Over the past couple of years, I took the time to dig deep and unearth the hurts and traumas that ultimately became my inescapable truths. As survivors, we bury them so deep in fear that if our partners were to ever discover them, we just simply cannot be loved. So we reject them, bury them, and do our best to escape them. And one of the most difficult parts of learning to love and fearlessly extend that love to others is convincing yourself that you are worthy of it too. Because on some deep level, when we experience bits of intimacy, there’s a sinking feeling in your gut and these incessant thoughts of, ‘I’m not good enough.’ Or ‘I’m just too much.’ So we keep it to ourselves and revert back to the cycle of stifling how we feel - neglecting to care for the parts of us that need the most love. So over the past few years, I had to learn to make room for how I feel and reclaim those neglected parts of my identity to allow myself to be present and show up more fully in all of my relationships.

As I’ve gone through the motions of actively healing the parts of myself that need the most love, I’ve found that one of the most terrifying parts of the process is that the feeling of longing for closeness and fear of closeness can exist in the same space simultaneously. So it becomes a vicious game of internal tug of war where every single day, we have to make the active decision to receive love, make the choice to trust, be vulnerable, and allow our partners into our world. Intimacy is a terrifying thing. So often, we stifle parts of ourselves in order to maintain this illusion of closeness, to bridge the gap, and make it seem as though we are more similar to the person we are trying to connect with. But it’s okay to be distinctly different. So often intimacy is coupled with fear - fear of being seen or being rejected or abandoned. Whether we consciously or unconsciously rewrite our truths to accomodate for others, we rob ourselves of real closeness— of being seen, known, and loved as we are. So we have to make the active decision each and every day to be open and stay open. 

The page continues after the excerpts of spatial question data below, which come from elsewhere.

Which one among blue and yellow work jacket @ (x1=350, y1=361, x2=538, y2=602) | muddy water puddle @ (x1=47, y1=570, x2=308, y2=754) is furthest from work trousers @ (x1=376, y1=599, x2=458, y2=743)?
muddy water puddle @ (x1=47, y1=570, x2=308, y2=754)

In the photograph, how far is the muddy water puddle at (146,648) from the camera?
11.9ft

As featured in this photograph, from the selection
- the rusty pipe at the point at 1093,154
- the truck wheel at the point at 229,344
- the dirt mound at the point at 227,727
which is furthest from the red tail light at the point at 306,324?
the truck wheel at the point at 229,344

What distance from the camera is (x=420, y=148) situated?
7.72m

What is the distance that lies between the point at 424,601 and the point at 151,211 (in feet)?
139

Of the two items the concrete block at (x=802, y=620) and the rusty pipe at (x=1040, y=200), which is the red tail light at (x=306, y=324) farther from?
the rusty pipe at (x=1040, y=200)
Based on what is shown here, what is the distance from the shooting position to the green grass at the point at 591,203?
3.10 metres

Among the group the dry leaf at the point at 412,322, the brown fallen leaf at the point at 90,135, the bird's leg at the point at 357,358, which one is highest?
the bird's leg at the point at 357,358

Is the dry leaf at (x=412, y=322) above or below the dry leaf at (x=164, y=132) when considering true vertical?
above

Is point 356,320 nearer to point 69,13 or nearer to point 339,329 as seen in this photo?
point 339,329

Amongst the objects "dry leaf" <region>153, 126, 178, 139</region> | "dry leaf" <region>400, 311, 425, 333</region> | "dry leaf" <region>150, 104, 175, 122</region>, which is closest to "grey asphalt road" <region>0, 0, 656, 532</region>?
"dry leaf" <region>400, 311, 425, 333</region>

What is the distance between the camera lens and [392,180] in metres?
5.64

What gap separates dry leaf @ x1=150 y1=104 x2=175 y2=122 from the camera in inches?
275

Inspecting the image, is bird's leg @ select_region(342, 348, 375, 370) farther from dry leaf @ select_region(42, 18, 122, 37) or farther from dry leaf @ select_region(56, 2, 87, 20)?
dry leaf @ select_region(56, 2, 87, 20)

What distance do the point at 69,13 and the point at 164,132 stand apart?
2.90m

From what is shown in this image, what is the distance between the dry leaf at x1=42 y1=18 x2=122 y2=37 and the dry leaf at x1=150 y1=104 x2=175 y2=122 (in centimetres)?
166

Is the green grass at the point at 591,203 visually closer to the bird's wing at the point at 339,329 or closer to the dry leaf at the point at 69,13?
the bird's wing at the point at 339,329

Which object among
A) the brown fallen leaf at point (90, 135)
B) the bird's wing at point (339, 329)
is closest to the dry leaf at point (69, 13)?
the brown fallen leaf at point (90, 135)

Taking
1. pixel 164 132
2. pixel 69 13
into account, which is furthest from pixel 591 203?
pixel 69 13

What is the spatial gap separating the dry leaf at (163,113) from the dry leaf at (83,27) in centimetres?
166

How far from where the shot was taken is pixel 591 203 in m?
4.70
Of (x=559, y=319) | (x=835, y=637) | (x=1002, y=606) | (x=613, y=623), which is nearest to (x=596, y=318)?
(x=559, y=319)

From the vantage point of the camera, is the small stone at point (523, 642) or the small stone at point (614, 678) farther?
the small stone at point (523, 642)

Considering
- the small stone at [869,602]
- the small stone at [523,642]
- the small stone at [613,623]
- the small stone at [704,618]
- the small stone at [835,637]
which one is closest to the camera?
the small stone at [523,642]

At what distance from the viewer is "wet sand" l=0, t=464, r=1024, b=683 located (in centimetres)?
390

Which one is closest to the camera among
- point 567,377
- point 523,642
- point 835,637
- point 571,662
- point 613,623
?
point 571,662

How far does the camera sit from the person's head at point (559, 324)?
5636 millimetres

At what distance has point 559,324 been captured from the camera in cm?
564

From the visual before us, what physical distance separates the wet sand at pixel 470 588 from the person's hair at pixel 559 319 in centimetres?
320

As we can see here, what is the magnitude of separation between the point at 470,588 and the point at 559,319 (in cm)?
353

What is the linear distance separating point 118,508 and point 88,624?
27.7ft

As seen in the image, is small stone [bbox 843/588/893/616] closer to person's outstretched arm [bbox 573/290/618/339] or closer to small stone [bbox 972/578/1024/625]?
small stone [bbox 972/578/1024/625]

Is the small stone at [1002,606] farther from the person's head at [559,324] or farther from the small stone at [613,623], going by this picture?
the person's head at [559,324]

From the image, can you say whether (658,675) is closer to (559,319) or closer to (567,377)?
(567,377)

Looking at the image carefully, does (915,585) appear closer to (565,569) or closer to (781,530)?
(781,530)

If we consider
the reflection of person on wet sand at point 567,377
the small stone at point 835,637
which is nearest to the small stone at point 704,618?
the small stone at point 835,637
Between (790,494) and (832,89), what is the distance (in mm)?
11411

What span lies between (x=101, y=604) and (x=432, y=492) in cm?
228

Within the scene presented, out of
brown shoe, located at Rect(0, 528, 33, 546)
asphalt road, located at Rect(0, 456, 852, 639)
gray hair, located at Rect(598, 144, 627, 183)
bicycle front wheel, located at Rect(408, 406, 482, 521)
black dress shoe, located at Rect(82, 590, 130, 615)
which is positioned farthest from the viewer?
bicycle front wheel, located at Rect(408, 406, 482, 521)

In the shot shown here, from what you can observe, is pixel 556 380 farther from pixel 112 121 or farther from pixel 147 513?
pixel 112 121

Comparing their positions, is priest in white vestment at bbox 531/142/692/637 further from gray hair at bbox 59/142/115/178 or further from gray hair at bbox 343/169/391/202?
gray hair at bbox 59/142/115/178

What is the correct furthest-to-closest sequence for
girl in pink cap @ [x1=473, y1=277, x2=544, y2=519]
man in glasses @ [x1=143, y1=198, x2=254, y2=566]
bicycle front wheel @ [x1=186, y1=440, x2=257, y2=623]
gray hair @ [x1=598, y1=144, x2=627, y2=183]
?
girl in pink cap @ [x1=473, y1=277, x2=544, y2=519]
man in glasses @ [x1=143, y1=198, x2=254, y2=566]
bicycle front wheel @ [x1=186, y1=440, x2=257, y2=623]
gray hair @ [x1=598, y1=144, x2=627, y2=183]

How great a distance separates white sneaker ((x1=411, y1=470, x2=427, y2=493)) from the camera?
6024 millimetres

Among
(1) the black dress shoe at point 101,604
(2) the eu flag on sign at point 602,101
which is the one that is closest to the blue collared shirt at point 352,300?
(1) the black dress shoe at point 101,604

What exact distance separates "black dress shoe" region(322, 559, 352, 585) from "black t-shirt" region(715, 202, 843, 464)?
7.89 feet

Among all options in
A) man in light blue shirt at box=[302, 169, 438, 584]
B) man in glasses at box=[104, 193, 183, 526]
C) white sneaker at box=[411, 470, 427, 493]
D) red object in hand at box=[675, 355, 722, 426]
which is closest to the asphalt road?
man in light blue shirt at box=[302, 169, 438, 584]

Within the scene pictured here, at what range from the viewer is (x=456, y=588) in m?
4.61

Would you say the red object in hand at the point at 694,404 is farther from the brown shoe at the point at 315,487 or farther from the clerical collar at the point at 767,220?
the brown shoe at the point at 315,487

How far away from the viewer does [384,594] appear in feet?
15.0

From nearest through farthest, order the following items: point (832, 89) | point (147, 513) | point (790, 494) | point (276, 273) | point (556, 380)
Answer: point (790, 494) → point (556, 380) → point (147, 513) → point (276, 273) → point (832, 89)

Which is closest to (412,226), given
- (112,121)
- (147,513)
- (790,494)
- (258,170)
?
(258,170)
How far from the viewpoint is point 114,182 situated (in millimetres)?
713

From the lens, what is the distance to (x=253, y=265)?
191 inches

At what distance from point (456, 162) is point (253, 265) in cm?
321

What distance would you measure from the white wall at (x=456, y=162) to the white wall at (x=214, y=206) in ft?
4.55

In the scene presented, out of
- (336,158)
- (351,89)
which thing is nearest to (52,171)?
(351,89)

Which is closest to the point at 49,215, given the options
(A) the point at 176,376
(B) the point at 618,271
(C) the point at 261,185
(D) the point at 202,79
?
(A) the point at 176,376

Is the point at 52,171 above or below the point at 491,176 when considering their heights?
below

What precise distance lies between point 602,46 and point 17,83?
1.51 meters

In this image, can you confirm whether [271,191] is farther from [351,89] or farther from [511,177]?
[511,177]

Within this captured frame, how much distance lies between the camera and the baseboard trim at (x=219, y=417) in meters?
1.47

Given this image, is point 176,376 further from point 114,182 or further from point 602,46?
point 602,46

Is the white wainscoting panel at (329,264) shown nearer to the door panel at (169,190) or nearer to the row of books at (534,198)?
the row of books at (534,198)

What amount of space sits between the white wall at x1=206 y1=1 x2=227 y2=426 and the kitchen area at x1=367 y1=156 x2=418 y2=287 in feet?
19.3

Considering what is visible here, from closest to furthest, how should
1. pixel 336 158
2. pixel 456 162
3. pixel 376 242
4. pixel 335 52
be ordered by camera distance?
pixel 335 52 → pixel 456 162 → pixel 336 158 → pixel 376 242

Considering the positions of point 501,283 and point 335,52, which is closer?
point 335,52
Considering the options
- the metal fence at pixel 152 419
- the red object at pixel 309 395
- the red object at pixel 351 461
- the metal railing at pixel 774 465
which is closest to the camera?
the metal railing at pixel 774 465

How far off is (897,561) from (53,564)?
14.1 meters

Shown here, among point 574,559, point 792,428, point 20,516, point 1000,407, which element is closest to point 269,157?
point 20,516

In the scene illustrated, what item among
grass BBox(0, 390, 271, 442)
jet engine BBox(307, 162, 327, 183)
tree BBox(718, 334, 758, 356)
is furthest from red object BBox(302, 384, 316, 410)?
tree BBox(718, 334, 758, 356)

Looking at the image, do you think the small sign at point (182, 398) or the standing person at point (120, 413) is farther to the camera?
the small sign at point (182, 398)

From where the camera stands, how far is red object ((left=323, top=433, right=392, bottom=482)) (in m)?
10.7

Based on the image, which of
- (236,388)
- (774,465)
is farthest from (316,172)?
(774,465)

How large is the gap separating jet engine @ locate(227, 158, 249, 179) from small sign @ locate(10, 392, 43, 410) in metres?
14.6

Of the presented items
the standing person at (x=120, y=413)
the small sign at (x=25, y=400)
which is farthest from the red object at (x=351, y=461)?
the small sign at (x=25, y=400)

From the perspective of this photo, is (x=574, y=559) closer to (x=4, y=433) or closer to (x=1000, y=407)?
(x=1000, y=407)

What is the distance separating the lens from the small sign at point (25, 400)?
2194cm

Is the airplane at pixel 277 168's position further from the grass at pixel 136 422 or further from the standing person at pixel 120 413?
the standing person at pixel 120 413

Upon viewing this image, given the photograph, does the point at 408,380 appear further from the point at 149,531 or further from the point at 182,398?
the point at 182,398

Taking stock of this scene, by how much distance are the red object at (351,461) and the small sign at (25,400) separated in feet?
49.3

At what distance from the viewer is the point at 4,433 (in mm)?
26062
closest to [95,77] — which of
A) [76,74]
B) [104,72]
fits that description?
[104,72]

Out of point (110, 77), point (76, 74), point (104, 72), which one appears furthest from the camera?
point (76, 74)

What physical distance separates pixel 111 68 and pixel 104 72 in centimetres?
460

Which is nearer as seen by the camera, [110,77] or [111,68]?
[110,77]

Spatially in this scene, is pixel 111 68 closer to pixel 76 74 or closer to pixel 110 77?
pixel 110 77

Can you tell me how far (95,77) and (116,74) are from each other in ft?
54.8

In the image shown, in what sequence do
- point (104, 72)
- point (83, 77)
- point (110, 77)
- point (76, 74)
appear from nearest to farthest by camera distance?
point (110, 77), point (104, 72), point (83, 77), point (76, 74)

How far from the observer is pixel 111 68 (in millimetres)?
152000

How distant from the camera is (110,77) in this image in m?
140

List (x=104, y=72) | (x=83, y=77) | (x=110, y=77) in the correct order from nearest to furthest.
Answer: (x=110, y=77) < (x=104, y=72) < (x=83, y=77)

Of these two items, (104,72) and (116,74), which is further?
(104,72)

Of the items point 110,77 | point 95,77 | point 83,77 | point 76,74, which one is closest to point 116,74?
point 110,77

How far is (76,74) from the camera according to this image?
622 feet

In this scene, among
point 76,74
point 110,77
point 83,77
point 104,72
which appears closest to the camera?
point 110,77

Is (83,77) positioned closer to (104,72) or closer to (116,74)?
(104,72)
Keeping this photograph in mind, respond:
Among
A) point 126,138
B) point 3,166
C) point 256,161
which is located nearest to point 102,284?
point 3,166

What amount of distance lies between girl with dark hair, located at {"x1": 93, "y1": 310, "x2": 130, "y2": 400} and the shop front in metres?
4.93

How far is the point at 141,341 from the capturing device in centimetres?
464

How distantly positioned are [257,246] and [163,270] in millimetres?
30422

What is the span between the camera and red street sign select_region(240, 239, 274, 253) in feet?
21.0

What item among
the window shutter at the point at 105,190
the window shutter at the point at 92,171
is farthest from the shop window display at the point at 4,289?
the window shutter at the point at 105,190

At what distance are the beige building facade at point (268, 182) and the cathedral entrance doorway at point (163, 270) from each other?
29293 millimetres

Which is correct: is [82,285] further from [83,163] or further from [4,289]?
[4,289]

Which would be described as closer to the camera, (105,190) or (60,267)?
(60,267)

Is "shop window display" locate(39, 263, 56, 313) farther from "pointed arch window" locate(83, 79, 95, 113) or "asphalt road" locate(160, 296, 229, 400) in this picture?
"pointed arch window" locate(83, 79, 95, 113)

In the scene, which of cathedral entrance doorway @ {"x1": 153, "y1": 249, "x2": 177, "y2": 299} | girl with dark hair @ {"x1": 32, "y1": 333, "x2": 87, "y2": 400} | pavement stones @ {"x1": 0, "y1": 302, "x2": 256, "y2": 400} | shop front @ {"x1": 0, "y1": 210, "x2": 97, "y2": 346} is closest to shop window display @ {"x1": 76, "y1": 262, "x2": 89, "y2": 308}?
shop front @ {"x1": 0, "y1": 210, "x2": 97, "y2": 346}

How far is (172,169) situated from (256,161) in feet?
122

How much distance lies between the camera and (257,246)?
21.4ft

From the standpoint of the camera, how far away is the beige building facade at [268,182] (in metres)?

For 20+ years, I often disappointed myself by holding onto expectations and expecting love from someone who didn’t even love himself. So I had to go back to where it all started and get rid of this emotional dependence & feeling of needing someone to behave a certain way in order for me to feel good. I had to learn to stop assigning expectations to people that do not have the capacity to love and stop gravitating towards toxic relationships because they felt familiar, and to some degree, felt safer. But familiarity does nothing for our growth. 

Throughout this entire process, I discovered a heightened sense of self-awareness. Some days, I have no difficulty communicating and working my way through my issues. But some days, it feels like I’m back where I started and I can’t seem to communicate how I’m feeling and why I’m feeling that way. So there’s a feeling of guilt & disgust. You have a heightened sense of self and understanding of how you react to things and how you can adjust your reactions to things. You think to yourself that you ‘know better’ and that we’re ‘past that.’ But now you’re back at square one, in a familiar place of instability and raw reactive emotion. So often you get in your own head. But I’ve learned that there is a huge difference between knowing better and thinking and relating differently to the world around you and actually doing it. Some days you’ll feel terrible, you’ll lash out, you won’t communicate, and you’ll push people away. So many of our coping mechanisms and reactions to things exist because we needed them to maintain our safety or dignity. Sometimes we needed them in order to survive. And it’s so easy to carry them into other aspects of your life. But your partner is not responsible for your mood or for your healing. So often, this process of growth begins with letting go and forgiving yourself for being callous, reactive, combative, or whoever you needed to be at a certain time, in a certain place. 


If there’s anything I’ve learned over the past year or so, it is to know that I am enough, and to love myself enough. If you’re in the process of healing and learning to fearlessly extend your love to others, hold yourself with compassion - it’s a process that takes practice. You do not need to change yourself in order to be loved. Because learning to love starts with learning to love yourself.